Une première grainothèque a été lancée à Beverly en Californie en 1999 puis le nombre a atteint 900 en 2016 dans différents pays (Soleri, 2018). Plusieurs grainothèques ont commencé en tant que service indépendant avant d’être intégrées dans une bibliothèque. C’était le cas au Montana avec la coopérative alimentaire Missoula Community Food Co-Op qui fournit et promeut un accès abordable à des aliments locaux et simples. Cette coopérative gérait aussi une grainothèque appelée Five Valley Seed Library (FVSL) qui possédait des semences d’héritage, patrimoniales et indigènes. En raison de sa popularité et de son expansion, il s’est avéré nécessaire de la relocaliser. La Co-Op a alors établi un partenariat entre la FVSL et la MPL. Par le biais de ce service, cette dernière a pu rejoindre le mouvement de grainothèques qui s’étendait dans le pays, avec les avantages que cette grainothèque pouvait apporter à la communauté de Missoula. La bibliothèque a fourni l’espace et les ressources nécessaires pour accueillir la FVSL dans son établissement : une armoire adaptée à ce type d’items, une formation adéquate des bénévoles et du personnel impliqué, un catalogage, une stratégie de promotion, etc. (Alger, Jonkel et Bray, 2014). Dans leur étude, Alger, Jonkel et Bray (2014) mentionnent que le déploiement d’un tel service dans les bibliothèques exige que ces dernières soient prêtes à innover et à se transformer selon les besoins de la communauté. De plus, elles doivent comprendre qu’une grainothèque est une activité collective et qu’il s’avère crucial d’impliquer des bénévoles et des groupes intéressés (jardiniers, agriculteurs, écoles, éducateurs, etc.).

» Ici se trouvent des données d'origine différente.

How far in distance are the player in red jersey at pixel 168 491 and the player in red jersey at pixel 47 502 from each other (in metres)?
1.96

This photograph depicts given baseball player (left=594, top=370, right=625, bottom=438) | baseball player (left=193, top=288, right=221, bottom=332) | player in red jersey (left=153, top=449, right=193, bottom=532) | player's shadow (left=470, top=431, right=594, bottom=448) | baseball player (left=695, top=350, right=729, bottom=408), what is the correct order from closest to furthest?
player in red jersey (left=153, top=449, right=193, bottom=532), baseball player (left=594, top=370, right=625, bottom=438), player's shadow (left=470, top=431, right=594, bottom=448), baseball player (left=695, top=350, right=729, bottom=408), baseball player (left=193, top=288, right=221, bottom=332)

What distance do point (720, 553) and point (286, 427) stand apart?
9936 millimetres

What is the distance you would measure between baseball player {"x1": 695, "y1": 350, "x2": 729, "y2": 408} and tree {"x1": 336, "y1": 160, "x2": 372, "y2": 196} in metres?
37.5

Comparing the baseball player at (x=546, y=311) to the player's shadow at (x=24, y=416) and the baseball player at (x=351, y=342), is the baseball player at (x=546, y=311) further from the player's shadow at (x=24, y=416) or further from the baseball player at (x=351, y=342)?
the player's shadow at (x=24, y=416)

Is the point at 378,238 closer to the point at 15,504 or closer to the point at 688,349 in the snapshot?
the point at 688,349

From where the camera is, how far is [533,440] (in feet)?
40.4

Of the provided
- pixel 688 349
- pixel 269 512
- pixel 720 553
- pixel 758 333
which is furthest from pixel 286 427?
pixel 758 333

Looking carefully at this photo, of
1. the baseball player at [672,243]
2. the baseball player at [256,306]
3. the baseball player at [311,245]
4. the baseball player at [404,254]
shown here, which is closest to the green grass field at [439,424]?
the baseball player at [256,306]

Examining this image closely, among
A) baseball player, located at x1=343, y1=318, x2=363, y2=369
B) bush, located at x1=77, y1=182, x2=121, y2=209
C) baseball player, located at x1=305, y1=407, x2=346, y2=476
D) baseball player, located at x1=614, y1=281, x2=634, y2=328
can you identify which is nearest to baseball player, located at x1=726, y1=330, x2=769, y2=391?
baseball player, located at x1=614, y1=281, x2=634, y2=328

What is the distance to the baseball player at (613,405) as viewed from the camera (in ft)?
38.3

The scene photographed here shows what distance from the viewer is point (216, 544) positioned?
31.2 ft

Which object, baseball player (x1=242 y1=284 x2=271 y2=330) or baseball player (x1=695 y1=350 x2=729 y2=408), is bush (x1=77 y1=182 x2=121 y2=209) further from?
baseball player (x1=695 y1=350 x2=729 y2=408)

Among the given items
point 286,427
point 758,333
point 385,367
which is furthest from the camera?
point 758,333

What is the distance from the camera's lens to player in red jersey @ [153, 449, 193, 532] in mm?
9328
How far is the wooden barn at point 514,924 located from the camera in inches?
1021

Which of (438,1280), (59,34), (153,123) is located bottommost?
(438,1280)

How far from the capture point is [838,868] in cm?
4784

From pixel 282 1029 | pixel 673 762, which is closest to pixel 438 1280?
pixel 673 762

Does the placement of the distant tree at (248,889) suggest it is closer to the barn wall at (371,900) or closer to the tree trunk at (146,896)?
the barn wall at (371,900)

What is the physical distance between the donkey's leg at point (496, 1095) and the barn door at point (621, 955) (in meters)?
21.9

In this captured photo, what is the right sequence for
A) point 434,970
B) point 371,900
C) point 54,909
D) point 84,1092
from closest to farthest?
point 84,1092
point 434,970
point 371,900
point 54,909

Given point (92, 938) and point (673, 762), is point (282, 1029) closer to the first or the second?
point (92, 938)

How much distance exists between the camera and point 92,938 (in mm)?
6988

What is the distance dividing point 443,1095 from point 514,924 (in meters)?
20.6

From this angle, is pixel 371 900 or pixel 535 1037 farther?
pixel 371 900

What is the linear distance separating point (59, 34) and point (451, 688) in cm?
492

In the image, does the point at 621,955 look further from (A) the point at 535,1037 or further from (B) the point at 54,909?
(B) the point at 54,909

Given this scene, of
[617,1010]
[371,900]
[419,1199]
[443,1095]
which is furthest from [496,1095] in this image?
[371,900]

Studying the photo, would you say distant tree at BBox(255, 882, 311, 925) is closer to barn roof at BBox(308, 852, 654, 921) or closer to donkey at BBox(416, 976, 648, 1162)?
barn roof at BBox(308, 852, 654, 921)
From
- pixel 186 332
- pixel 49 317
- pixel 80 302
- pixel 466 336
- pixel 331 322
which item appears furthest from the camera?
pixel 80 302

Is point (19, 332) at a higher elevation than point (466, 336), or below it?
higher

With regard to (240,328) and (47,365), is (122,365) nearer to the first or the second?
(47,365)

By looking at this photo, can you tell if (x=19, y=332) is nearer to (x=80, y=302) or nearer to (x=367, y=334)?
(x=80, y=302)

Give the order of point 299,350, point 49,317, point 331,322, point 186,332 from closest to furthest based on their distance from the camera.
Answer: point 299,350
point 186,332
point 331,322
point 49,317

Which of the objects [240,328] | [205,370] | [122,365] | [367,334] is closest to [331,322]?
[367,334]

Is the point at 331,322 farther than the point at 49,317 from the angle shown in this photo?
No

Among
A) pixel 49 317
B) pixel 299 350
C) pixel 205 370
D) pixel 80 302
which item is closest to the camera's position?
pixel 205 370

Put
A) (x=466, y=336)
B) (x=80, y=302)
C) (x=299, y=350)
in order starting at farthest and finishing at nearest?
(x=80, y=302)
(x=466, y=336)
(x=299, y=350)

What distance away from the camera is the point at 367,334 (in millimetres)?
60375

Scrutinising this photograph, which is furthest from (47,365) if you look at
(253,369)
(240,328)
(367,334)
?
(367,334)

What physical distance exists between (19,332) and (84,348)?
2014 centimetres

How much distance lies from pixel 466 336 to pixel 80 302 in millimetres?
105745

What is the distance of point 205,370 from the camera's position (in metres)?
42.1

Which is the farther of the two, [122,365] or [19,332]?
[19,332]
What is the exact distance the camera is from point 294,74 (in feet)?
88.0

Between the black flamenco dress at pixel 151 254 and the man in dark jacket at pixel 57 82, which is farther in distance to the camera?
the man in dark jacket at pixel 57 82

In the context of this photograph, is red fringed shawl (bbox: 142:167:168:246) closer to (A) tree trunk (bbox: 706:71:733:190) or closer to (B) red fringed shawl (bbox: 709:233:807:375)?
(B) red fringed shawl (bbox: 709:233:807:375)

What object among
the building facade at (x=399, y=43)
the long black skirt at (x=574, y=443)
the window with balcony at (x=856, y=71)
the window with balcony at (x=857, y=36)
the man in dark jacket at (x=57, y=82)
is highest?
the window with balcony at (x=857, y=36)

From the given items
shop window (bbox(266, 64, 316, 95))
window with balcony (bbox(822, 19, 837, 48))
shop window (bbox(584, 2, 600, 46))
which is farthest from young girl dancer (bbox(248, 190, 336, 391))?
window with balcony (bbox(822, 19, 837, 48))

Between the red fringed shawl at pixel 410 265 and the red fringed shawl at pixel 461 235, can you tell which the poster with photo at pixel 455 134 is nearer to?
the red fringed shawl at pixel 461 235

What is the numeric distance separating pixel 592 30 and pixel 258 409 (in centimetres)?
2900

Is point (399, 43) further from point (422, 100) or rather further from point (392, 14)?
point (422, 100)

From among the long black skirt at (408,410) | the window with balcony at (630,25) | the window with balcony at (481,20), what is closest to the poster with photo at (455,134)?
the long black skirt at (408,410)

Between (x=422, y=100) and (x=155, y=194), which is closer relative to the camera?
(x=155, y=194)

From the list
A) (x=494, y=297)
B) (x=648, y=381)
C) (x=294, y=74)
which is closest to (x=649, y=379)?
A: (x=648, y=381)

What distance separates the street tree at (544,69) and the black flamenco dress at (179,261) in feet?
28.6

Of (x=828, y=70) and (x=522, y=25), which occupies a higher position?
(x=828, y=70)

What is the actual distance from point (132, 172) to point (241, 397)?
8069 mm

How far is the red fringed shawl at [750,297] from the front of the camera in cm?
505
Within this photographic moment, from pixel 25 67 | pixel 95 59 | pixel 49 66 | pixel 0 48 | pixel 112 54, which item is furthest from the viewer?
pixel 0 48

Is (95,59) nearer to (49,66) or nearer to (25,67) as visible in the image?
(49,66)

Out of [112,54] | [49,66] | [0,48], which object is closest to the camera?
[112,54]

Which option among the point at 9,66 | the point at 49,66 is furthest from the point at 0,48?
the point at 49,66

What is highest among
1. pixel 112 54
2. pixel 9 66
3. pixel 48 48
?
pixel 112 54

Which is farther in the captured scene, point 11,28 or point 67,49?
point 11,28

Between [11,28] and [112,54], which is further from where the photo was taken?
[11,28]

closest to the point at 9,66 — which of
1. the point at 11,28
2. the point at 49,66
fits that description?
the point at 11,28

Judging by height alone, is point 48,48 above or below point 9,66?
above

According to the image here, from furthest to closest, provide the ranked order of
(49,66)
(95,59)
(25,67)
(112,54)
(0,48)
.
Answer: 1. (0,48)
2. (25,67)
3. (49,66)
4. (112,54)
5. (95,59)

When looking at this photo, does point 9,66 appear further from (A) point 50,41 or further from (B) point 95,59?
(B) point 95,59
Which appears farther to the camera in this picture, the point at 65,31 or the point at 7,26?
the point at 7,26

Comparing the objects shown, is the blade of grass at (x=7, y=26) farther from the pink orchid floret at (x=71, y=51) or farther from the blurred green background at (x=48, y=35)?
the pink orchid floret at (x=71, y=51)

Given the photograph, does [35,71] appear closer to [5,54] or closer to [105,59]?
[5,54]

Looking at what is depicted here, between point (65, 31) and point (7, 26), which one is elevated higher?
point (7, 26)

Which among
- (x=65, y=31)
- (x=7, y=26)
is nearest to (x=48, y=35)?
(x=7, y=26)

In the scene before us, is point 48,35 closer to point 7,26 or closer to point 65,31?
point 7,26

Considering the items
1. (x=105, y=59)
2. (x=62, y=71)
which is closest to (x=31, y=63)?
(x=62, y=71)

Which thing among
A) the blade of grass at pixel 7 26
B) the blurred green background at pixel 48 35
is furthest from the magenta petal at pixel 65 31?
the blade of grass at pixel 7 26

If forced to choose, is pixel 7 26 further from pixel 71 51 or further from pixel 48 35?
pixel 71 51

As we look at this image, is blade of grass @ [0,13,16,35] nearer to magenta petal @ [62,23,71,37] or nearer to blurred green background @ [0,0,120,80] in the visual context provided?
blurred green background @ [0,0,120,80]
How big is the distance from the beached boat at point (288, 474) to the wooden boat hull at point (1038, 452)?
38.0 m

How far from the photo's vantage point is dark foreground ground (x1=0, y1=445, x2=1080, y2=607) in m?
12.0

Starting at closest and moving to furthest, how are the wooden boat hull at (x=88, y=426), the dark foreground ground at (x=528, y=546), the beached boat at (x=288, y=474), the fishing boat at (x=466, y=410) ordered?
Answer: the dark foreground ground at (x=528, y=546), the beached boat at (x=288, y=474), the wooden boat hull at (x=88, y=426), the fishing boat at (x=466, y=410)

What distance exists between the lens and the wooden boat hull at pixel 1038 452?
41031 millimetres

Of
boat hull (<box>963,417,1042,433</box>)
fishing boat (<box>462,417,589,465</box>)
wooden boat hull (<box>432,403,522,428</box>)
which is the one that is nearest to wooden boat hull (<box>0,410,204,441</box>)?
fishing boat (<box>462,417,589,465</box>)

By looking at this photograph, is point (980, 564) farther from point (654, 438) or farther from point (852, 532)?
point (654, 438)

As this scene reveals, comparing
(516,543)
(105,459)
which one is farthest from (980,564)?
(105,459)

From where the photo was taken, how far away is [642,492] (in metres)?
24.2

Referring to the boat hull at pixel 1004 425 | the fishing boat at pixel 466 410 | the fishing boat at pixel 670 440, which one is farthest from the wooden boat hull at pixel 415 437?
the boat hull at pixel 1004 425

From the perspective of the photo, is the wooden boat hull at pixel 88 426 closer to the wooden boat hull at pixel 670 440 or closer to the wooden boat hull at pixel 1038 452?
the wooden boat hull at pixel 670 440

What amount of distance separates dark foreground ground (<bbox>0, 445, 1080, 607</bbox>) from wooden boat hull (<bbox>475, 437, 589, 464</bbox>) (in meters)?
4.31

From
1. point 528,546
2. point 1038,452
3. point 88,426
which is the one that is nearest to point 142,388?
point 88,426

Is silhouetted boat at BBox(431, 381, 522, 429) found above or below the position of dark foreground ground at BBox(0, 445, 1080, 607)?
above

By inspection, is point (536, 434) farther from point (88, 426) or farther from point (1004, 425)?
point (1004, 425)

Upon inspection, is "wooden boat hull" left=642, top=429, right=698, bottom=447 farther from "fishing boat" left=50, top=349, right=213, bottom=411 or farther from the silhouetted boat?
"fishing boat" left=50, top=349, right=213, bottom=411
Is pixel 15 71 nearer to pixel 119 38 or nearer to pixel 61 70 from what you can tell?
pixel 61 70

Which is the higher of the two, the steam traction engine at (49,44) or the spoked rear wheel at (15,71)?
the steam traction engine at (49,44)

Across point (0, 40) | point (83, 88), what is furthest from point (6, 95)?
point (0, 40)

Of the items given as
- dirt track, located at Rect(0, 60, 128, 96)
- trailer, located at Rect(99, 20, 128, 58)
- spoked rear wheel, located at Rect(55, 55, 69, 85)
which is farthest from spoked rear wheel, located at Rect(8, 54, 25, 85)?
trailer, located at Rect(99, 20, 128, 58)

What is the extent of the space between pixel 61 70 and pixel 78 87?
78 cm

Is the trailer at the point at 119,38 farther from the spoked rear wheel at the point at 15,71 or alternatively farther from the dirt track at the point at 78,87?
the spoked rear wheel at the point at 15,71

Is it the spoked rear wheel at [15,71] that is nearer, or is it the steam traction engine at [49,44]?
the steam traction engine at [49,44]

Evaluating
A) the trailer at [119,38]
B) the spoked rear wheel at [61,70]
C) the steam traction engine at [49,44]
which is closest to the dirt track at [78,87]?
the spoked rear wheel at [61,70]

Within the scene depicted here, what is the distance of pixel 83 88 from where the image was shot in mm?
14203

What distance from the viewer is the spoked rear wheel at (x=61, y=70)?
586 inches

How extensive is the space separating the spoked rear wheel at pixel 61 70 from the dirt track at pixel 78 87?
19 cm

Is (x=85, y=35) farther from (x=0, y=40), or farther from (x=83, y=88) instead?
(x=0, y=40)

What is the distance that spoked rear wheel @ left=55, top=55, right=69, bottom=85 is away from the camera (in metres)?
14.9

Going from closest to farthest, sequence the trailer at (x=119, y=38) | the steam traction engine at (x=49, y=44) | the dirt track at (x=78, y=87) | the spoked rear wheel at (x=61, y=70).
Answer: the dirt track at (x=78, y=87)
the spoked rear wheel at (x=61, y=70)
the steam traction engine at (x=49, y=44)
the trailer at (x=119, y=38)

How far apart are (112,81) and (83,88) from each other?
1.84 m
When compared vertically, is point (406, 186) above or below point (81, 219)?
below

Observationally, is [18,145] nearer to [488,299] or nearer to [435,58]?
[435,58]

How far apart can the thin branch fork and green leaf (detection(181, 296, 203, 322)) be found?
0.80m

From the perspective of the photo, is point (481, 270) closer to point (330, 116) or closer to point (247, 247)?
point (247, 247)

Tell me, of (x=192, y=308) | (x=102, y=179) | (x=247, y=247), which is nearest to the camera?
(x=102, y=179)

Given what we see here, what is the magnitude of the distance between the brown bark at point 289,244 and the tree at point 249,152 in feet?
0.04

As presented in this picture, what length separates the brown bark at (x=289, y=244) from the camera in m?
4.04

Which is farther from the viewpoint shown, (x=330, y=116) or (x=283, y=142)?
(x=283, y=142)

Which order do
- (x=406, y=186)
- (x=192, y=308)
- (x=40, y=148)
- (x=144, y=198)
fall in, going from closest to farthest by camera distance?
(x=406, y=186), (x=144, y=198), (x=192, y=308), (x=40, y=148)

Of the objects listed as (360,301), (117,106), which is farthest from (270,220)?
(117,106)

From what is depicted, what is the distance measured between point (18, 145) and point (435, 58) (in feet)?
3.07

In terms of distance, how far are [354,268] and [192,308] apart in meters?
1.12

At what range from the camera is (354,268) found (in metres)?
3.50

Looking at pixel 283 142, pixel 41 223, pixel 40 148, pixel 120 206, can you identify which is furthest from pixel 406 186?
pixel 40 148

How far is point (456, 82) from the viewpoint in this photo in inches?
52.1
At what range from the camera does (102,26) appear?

Raisons pour la collaboration et le partenariat

La littérature présente divers motifs expliquant la collaboration et le partenariat dans le cadre de la mise en place d’une grainothèque au sein d’une bibliothèque (Conner, 2014 ; CSS Marie-Victorin, 2022, Ingalls, 2017 ; Landgraf, 2015 ; Peekhaus, 2018 ; Richmond grows seed lending library, 2016 ; Tanner et Goodman, 2017). Les raisons relèvent tant de la grainothèque que de la bibliothèque.

Une grainothèque :

  • élargit la capacité de la bibliothèque dans la diffusion des types de connaissances différents ;

  • Démontre que la bibliothèque est toujours utile et plus pertinente que jamais, tout en innovant ;

  • contribue à promouvoir la bibliothèque en tant qu’agent actif et progressiste du changement dans sa communauté ;

  • fournit une infrastructure pour la préservation et le partage des connaissances et des expériences agricoles locales ;

  • se révèle plus efficace dans un établissement communautaire comme la bibliothèque.

Une bibliothèque :

  • organise des événements communautaires sur les semences (ateliers, formations, rencontres…) ;

  • est soutenue par des professionnels, comme les grainothécaires, qui proposent des solutions créatives dans les domaines de la sécurité alimentaire, la durabilité et l’engagement civique ;

  • fournit :

    • un espace physique accessible au public ;

    • un accès gratuit à des informations et des semences ;

    • des heures d’ouverture flexibles ;

    • du personnel spécialisé.

  • dispose d’un environnement de catalogage existant (SIGB, directives de catalogage, normes de description, politiques d’emprunts…) ;

  • possède des logiciels permettant de faire l’inventaire des semences ou de générer des statistiques facilitant la prise de décisions et la compréhension des parties prenantes sur l’utilité d’une grainothèque ;

  • soutient l’échange de semences grâce aux catalogues partagés facilitant un prêt entre bibliothèques.

Technologies déployées dans les grainothèques et leur fonctionnement

Dans les bibliothèques, le déploiement des technologies varie considérablement d’une grainothèque à une autre selon les décisions prises par les responsables, les besoins des publics, ainsi que les ressources mises à leurs dispositions (Borrego, 2020).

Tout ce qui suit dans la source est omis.